(Lines of data)

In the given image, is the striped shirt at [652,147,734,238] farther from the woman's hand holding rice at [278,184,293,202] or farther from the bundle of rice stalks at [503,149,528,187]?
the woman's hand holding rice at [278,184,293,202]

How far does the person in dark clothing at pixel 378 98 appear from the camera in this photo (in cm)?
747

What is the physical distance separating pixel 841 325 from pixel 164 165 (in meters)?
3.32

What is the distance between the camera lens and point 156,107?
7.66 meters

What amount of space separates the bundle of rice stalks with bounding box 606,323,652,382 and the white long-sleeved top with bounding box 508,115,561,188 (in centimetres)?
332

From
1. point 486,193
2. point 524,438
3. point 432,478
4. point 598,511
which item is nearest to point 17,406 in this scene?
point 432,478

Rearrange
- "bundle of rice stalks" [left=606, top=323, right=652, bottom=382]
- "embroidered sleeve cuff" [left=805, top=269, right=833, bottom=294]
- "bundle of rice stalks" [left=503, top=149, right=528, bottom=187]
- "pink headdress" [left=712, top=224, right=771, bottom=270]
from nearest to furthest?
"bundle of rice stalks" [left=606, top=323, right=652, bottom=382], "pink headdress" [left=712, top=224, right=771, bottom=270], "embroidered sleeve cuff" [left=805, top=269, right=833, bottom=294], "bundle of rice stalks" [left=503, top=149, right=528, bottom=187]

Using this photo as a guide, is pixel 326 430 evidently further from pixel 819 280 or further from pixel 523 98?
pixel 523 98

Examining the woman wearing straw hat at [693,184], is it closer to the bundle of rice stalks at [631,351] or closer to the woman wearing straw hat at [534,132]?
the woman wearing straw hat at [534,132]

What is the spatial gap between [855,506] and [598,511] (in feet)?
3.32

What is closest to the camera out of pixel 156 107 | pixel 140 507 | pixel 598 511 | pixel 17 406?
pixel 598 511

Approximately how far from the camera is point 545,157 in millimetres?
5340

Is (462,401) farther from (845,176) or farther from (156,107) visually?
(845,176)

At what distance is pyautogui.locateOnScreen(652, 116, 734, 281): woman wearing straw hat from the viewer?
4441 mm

__Work to complete__: Render as a JSON list of strings every line from the one containing "Is (462,401) farther" through the end of the entries, inclusive, with one string per line and blank lines omitted.

__Expected answer__:
[
  "Is (462,401) farther from (845,176) or farther from (156,107) visually?",
  "(845,176)",
  "At what distance is pyautogui.locateOnScreen(652, 116, 734, 281): woman wearing straw hat from the viewer?",
  "4441 mm"
]